In November of 1992 my mother was diagnosed with late stage adenocarcinoma of the lung. By the time they found the cancer it had already spread to her bones and her internal organs and later her brain. From diagnosis to death it was a very short 90 days. She was 43 when she died.
I was 19 years old. I had just graduated from high school the previous June. I didn’t have a clue what to do next.
Flash forward to January of 2015, sitting in a coffee shop I received a call from my doctor. Atypical pre cancerous cells have been found in my uterus. I am 41. The same age that my mother starting showing signs and symptoms of her cancer.

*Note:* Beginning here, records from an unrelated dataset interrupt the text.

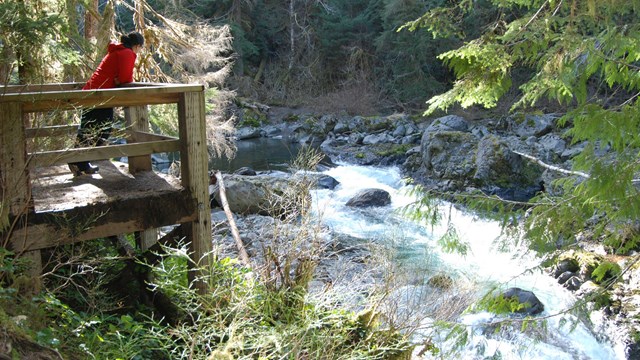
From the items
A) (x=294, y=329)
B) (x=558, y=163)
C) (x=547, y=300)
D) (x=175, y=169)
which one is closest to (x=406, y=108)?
(x=558, y=163)

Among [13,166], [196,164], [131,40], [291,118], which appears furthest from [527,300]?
[291,118]

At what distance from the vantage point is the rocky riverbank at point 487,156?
8.20 m

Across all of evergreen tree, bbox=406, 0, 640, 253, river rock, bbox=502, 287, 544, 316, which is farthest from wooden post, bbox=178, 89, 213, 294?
river rock, bbox=502, 287, 544, 316

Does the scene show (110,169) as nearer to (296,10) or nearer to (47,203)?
(47,203)

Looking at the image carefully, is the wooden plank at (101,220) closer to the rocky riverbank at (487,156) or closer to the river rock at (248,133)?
the rocky riverbank at (487,156)

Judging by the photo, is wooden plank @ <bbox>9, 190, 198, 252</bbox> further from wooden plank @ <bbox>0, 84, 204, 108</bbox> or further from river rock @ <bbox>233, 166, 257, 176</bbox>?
river rock @ <bbox>233, 166, 257, 176</bbox>

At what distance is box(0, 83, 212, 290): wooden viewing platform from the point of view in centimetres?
415

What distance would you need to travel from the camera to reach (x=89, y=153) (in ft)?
15.0

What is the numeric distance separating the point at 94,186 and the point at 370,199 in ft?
31.7

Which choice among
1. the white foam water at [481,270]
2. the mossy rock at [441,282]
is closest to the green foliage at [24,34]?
the white foam water at [481,270]

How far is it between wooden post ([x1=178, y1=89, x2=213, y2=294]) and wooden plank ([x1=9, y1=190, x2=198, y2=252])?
8cm

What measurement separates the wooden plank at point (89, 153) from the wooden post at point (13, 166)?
98 mm

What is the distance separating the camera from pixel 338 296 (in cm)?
462

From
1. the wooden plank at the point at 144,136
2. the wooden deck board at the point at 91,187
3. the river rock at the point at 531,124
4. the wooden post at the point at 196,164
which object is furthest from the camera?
the river rock at the point at 531,124
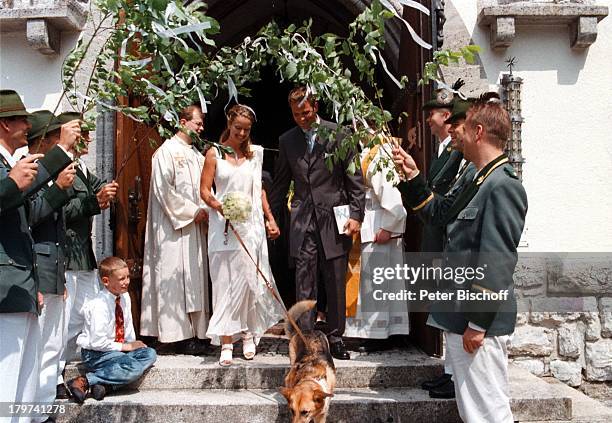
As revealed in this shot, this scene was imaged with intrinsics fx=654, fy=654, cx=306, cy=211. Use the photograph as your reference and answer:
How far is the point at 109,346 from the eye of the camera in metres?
4.59

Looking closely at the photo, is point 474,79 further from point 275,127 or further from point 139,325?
point 275,127

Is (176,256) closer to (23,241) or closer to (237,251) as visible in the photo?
(237,251)

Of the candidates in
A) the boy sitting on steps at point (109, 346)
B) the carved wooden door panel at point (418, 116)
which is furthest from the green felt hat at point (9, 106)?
the carved wooden door panel at point (418, 116)

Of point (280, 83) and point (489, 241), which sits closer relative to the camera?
point (489, 241)

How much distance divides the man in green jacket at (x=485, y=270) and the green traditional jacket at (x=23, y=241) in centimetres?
216

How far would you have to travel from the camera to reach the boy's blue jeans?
4.53m

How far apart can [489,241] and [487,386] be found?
738 millimetres

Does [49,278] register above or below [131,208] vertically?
below

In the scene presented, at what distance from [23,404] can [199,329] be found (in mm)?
1896

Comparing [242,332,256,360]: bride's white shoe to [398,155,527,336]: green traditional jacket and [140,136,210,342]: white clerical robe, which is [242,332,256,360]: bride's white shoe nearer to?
[140,136,210,342]: white clerical robe

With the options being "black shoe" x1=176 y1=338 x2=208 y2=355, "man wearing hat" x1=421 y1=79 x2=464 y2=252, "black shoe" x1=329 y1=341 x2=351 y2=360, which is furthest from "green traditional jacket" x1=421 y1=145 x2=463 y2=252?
"black shoe" x1=176 y1=338 x2=208 y2=355

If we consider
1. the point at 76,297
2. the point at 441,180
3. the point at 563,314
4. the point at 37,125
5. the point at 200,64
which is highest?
the point at 200,64

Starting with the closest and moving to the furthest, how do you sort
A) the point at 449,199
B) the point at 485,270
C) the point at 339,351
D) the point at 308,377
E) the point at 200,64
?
the point at 485,270 → the point at 449,199 → the point at 308,377 → the point at 200,64 → the point at 339,351

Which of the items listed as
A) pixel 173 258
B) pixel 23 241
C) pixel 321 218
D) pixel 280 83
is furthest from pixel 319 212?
pixel 23 241
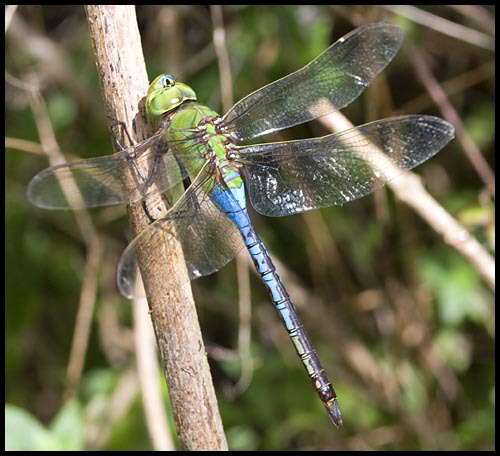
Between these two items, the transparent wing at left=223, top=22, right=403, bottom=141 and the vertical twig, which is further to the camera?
the transparent wing at left=223, top=22, right=403, bottom=141

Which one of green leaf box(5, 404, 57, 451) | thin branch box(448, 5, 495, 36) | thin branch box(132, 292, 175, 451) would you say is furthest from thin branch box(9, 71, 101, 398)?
thin branch box(448, 5, 495, 36)

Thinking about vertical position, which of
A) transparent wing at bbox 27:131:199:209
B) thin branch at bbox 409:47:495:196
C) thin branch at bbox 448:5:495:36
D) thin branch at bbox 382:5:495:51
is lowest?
transparent wing at bbox 27:131:199:209

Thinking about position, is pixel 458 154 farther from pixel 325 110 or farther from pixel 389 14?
pixel 325 110

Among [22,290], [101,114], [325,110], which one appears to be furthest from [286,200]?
[22,290]

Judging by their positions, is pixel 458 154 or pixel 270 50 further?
pixel 458 154

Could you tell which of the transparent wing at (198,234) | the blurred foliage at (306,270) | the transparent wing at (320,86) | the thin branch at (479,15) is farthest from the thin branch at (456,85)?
the transparent wing at (198,234)

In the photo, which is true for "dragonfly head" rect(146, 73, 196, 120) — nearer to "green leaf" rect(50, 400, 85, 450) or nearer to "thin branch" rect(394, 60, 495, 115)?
"green leaf" rect(50, 400, 85, 450)
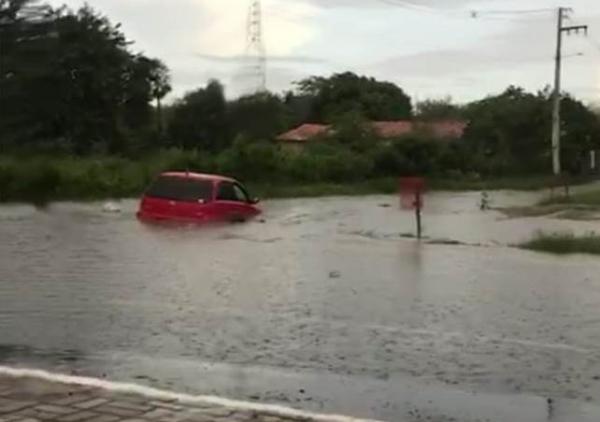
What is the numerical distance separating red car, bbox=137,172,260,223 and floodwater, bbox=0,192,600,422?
2199 millimetres

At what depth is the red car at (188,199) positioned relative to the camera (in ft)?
88.9

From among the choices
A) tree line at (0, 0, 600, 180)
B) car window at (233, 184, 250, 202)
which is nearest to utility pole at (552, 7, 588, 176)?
tree line at (0, 0, 600, 180)

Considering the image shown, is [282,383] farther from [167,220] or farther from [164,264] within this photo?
[167,220]

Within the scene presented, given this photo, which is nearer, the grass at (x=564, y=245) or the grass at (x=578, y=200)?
the grass at (x=564, y=245)

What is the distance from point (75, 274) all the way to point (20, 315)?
4.37 m

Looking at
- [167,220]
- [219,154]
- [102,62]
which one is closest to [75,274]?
[167,220]

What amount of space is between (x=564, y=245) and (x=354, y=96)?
247ft

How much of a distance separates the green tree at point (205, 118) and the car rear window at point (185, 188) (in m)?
28.4

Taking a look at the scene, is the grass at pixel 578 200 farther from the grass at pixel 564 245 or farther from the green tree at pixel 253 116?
the grass at pixel 564 245

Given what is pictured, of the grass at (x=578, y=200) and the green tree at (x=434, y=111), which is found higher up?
the green tree at (x=434, y=111)

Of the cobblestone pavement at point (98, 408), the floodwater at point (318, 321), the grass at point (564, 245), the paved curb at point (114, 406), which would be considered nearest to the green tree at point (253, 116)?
the floodwater at point (318, 321)

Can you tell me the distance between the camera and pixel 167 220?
1072 inches

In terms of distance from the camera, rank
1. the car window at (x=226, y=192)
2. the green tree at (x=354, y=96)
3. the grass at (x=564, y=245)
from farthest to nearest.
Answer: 1. the green tree at (x=354, y=96)
2. the car window at (x=226, y=192)
3. the grass at (x=564, y=245)

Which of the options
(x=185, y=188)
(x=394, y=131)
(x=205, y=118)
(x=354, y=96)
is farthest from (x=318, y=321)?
(x=354, y=96)
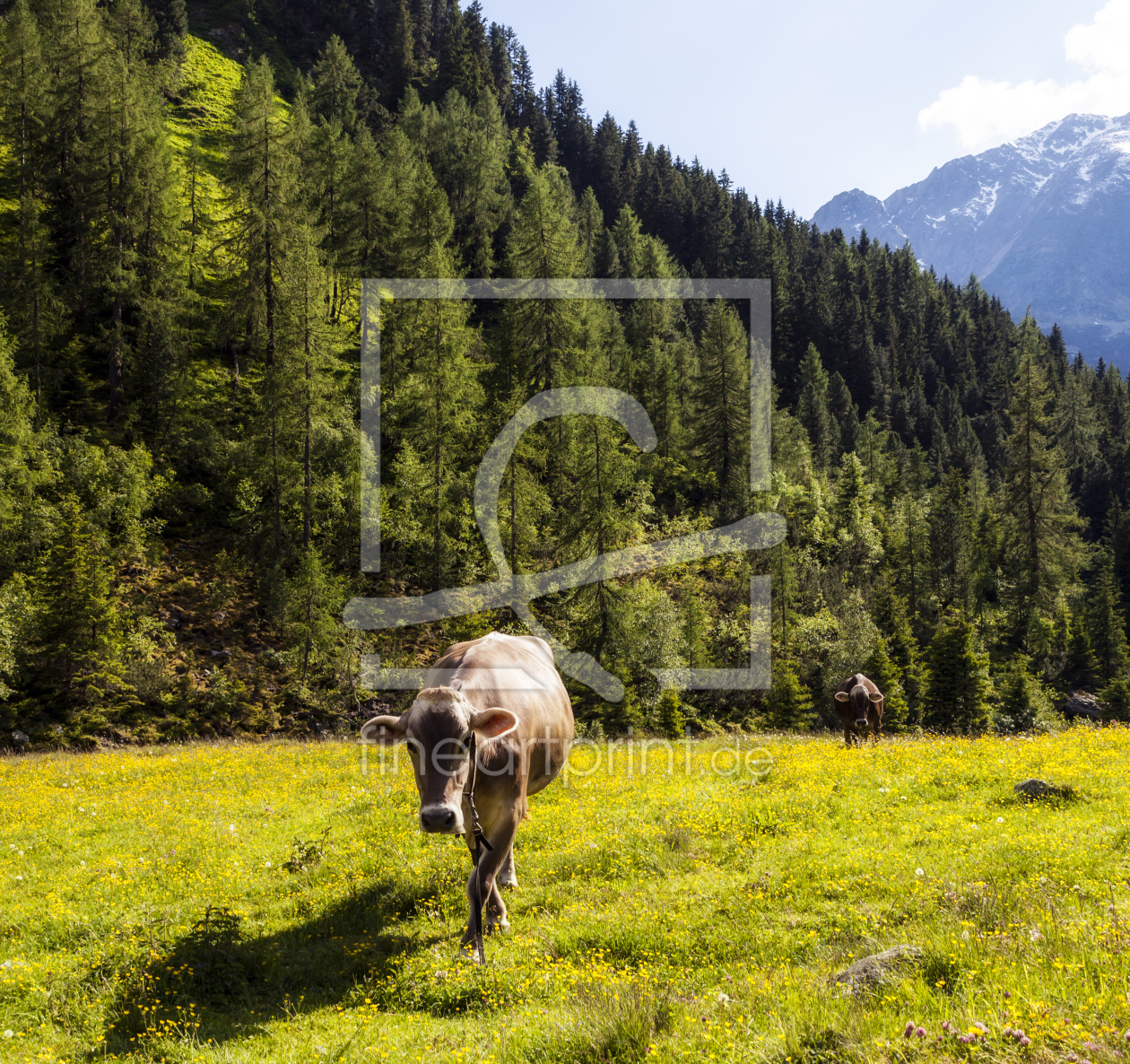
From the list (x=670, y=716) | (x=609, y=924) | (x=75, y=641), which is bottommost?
(x=670, y=716)

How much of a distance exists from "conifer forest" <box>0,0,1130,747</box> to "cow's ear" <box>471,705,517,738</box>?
1004 inches

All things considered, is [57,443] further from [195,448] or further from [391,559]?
[391,559]

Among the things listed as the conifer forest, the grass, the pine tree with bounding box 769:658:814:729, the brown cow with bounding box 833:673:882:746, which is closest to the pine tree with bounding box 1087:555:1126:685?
the conifer forest

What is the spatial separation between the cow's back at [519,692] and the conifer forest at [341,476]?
2207 centimetres

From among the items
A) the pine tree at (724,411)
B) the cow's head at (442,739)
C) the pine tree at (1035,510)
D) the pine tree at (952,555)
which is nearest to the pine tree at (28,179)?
the cow's head at (442,739)

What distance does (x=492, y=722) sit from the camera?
7.40m

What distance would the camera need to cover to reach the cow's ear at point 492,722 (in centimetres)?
730

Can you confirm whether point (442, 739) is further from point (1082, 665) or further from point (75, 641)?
point (1082, 665)

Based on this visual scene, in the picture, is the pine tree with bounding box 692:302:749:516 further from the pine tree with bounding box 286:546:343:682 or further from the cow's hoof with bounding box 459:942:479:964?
the cow's hoof with bounding box 459:942:479:964

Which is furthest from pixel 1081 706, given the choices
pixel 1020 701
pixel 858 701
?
pixel 858 701

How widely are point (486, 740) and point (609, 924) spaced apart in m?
2.34

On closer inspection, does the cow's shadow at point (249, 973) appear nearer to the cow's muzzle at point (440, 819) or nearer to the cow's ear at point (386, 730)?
the cow's muzzle at point (440, 819)

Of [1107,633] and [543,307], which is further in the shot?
[1107,633]

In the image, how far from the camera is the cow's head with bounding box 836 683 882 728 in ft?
65.6
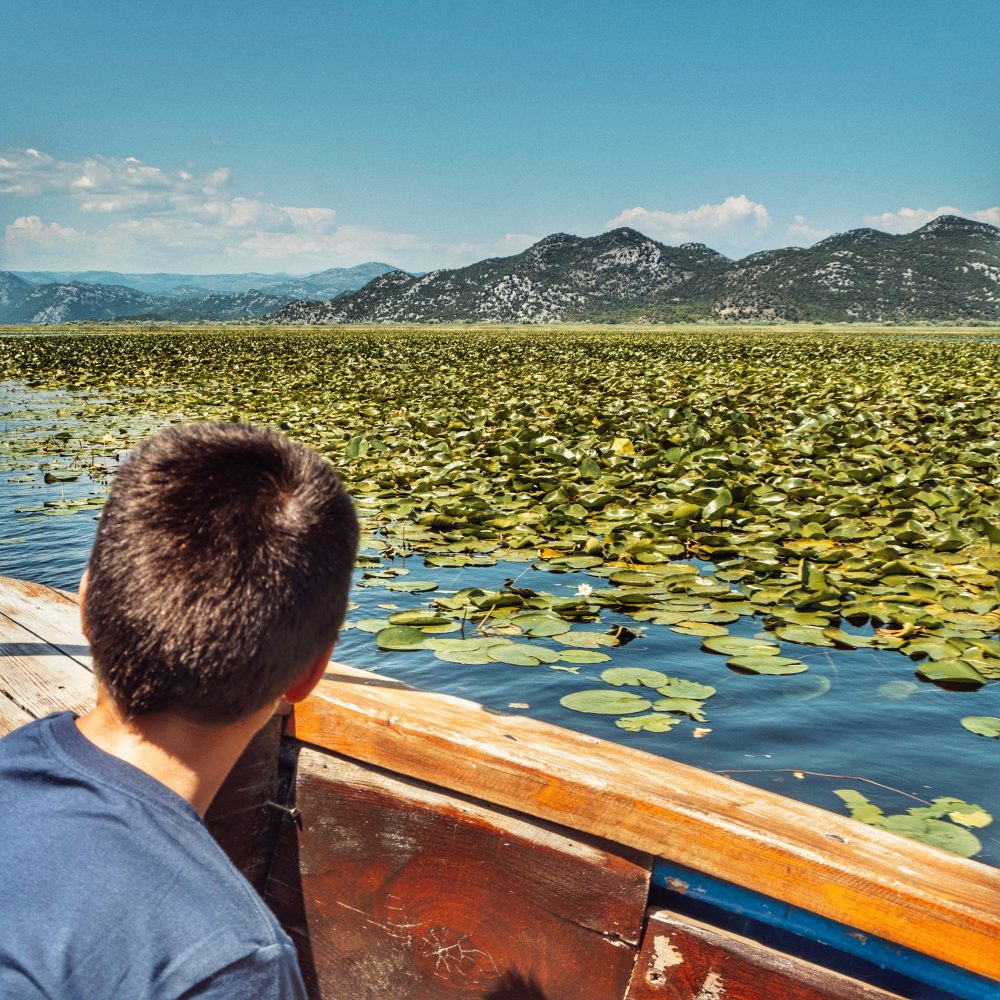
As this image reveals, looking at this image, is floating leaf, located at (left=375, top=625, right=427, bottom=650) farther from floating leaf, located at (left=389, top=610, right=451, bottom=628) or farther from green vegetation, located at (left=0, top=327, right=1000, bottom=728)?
floating leaf, located at (left=389, top=610, right=451, bottom=628)

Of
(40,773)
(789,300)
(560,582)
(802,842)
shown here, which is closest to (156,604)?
(40,773)

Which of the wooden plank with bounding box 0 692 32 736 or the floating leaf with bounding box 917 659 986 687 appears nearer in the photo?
the wooden plank with bounding box 0 692 32 736

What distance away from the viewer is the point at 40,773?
963mm

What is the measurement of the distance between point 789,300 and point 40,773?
502ft

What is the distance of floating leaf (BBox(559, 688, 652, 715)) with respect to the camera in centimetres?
316

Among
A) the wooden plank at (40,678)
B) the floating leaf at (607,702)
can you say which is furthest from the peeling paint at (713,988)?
the floating leaf at (607,702)

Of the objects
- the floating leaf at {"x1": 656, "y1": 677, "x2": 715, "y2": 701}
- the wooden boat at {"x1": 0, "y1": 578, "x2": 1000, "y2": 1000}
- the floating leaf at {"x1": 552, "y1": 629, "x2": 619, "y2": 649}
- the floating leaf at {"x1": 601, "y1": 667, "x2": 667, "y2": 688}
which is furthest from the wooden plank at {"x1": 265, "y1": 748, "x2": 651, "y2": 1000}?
the floating leaf at {"x1": 552, "y1": 629, "x2": 619, "y2": 649}

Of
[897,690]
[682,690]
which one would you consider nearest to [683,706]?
→ [682,690]

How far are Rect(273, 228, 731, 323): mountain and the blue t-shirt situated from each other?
17555 centimetres

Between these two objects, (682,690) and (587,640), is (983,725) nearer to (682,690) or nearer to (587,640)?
(682,690)

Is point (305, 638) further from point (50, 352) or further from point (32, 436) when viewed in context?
point (50, 352)

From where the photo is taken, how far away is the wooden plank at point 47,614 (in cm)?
220

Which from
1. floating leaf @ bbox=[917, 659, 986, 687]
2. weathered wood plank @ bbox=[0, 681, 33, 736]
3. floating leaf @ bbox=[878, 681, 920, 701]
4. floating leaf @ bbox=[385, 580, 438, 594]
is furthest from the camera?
floating leaf @ bbox=[385, 580, 438, 594]

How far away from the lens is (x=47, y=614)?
2.45 meters
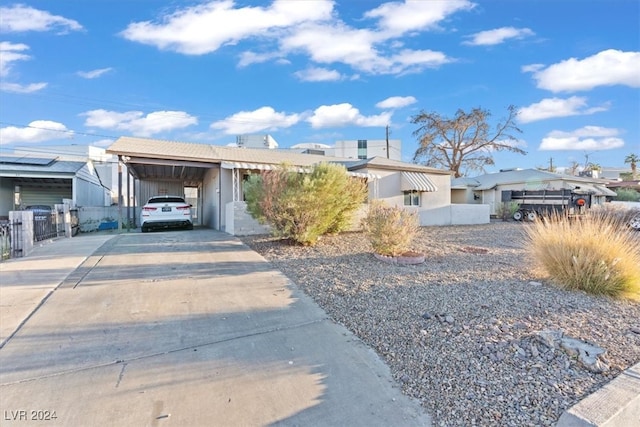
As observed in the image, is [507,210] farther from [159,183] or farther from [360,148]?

I have an appointment with the oncologist on the 26th of January. That is when we find out just how much surgery is involved and if chemo is going to happen.
I’m scared, terrified really. I feel like I’m in a living nightmare of recurring déjà vu. I know that cancer research has come a long way since 1993. I know that catching it early is a good thing. I know my chances are better, but I want to shout from the top of the world “It’s not fair”.
There are too many things I want to do in my life. To many moments I have left. These are the thoughts that haunt me during the dark times. When it’s quiet and my brain likes to wander. When I wonder what is next.
Sure it’s a simple surgery, sure they just found atypical pre-cancerous cells in the one tiny sample of the vast landscape that is my innards, but that one tiny sample and those itty bitty cells that are not normal that are the breeding ground for much worse have screwed up my year.
See I started my second year at college. I’m doing great in school. Sure I struggle and cry over math. Once I understand the concepts it sticks to my brain like it is modge podged there. My marriage is great. L is my best friend and my reasonable side. I’m surround by friends and family that love me and care about me and make me feel secure and supported.
So why the hell am I so scared?
Because I don’t want this to be my end. Because I’m better than this. My life is worth more than a few stupid abnormal cells. I don’t want to die. I don’t want to know what’s on the other side. I have too many things to conquer in my life.
I want more long walks with my husband.
I want more peanut butter, strawberry jelly, mint and bacon toasted sandwiches at Clawson’s.
I want to cruise the world with the love of my life.
I want to dig toes in the sand and watch the sun set as often as possible.
I want my life to mean something.
I want to change the lives of those around me.
I want more sloppy wet dog noses smearing my glasses.
I want more Notre Dame Football and Predators Hockey.
I want more laughter and inside jokes with my husband.
I want more quite times for us to just be.
I want life and all it’s glory and ugliness to go on until the twilight of my years.
See I am still wanting, I am still selfish, yet never lacking in these moments of my life. I know it is early in my diagnois but these are the fears that plague me in the darkness of night.